#### EXERCISE AIM
Although the entries contain pictures, only their words should be duplicated exactly.

Captioned web images:

————————

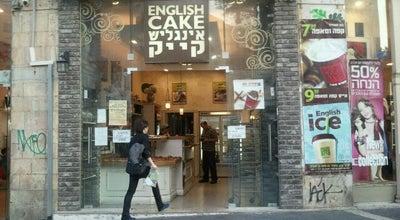 Photo of Cupcake Shop English Cake at 23 Ben Yehuda St., Jerusalem, Israel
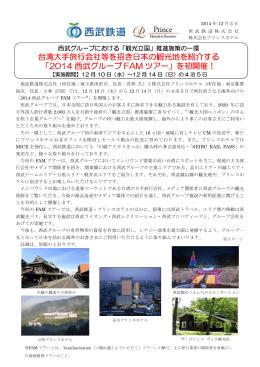 2014 西武グループ FAM ツアー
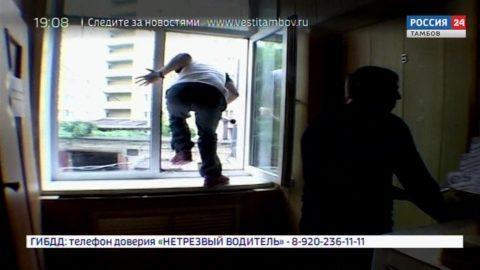Вооружённые «хулиганы» пытались сорвать эфир ГТРК «Тамбов»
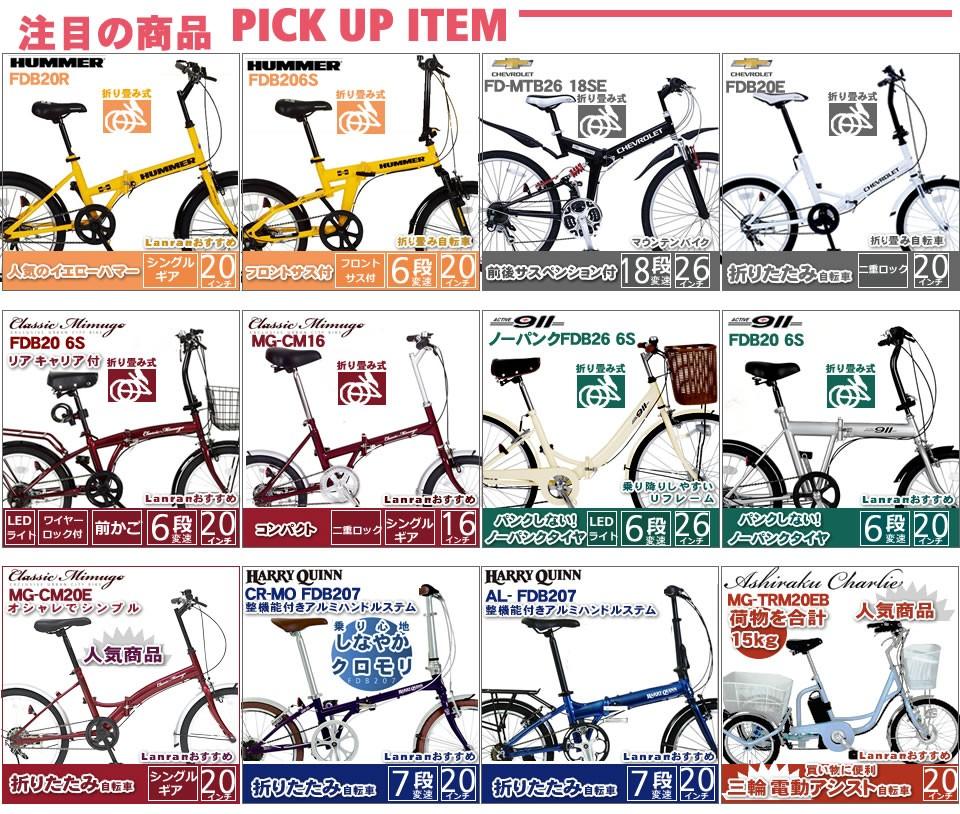 注目の自転車商品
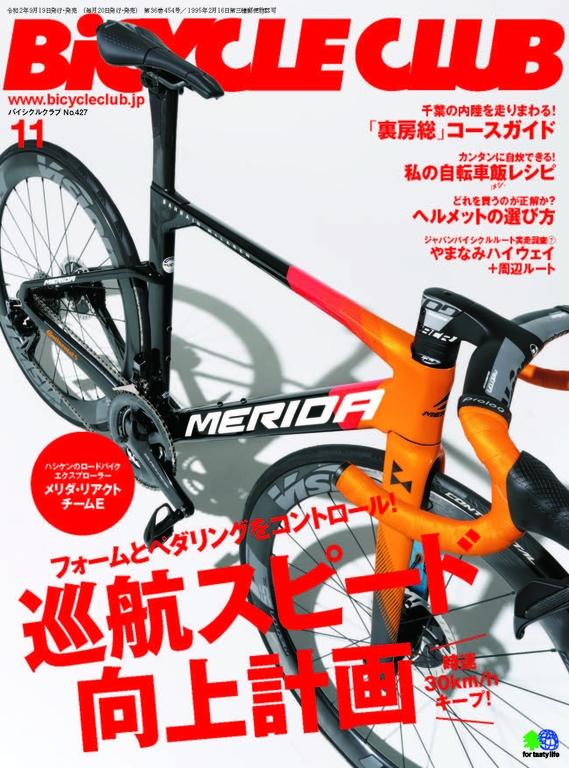 BiCYCLE CLUB 2020年11月號 No.427 【日文版】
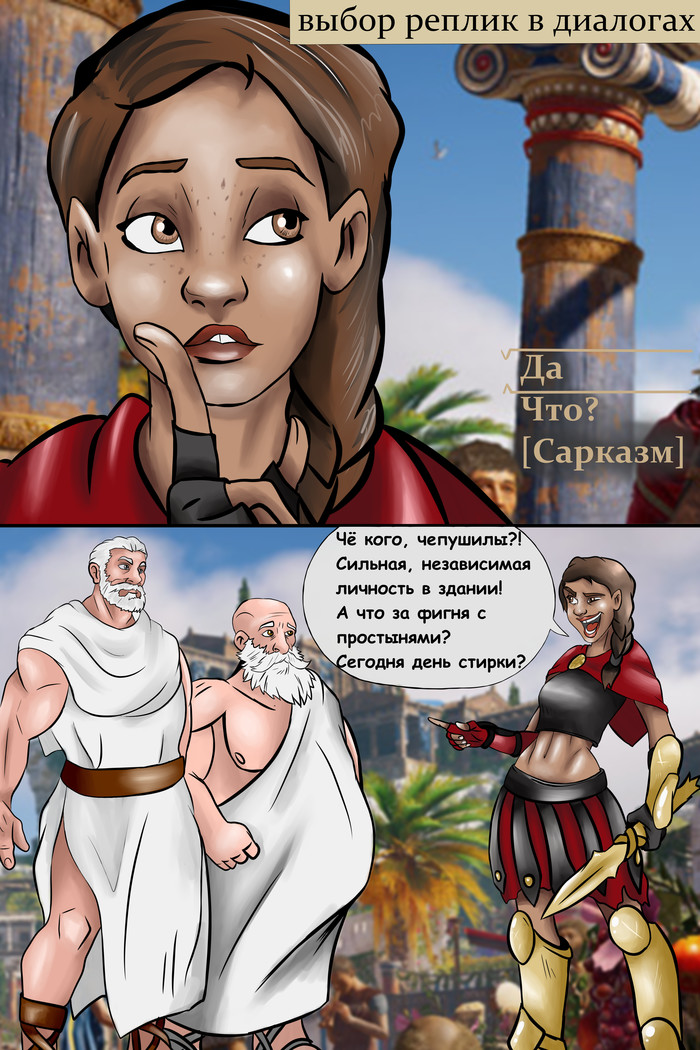 Assassin's creed odyssey уже скоро Assassins Creed Odyssey, Kassandra, Assassins creed, Комиксы, Юмор, Ассасин, Одиссея, Ubisoft, Длиннопост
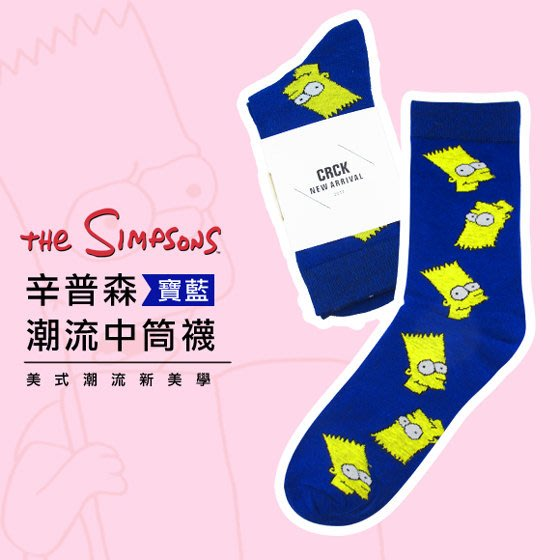 【鉛筆巴士】辛普森中筒襪(藍色)棉質 韓國慢跑襪 襪子 長襪 情侶襪 滑板襪 運動襪 女襪 男襪 美式 B1610004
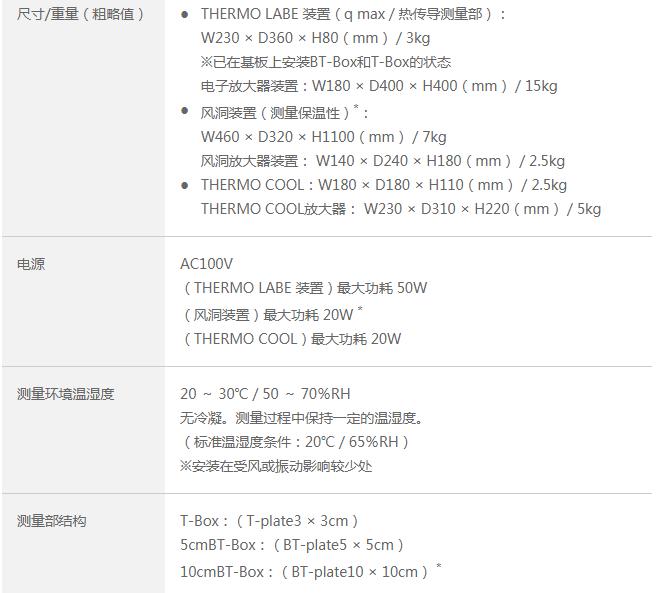 产品规格1.png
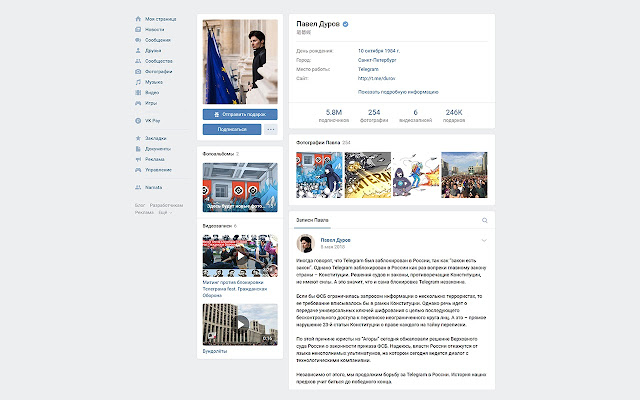 Вконтакте без рекламы (VK without ads)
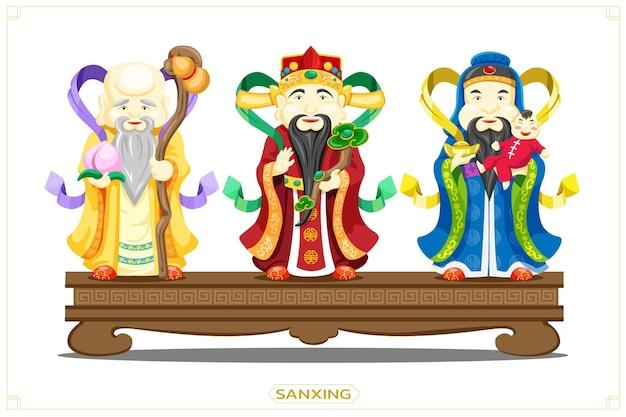 Sanxing os deuses três estrelas chineses da sorte, riqueza, saúde e felicidade deuses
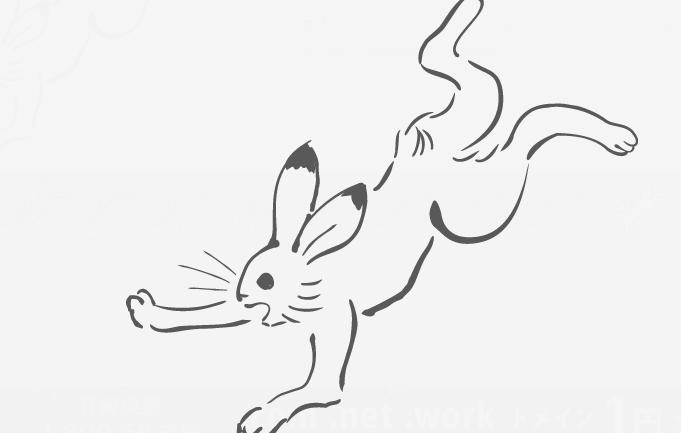 つまづくウサギ – ダ鳥獣戯画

————————

#### EXPECTED OUTPUT
 Photo of Cupcake Shop English Cake at 23 Ben Yehuda St., Jerusalem, Israel
 2014 西武グループ FAM ツアー
Вооружённые «хулиганы» пытались сорвать эфир ГТРК «Тамбов»
 注目の自転車商品
 BiCYCLE CLUB 2020年11月號 No.427 【日文版】
 Assassin's creed odyssey уже скоро Assassins Creed Odyssey, Kassandra, Assassins creed, Комиксы, Юмор, Ассасин, Одиссея, Ubisoft, Длиннопост
 【鉛筆巴士】辛普森中筒襪(藍色)棉質 韓國慢跑襪 襪子 長襪 情侶襪 滑板襪 運動襪 女襪 男襪 美式 B1610004
 产品规格1.png
 Вконтакте без рекламы (VK without ads)
 Sanxing os deuses três estrelas chineses da sorte, riqueza, saúde e felicidade deuses
 つまづくウサギ – ダ鳥獣戯画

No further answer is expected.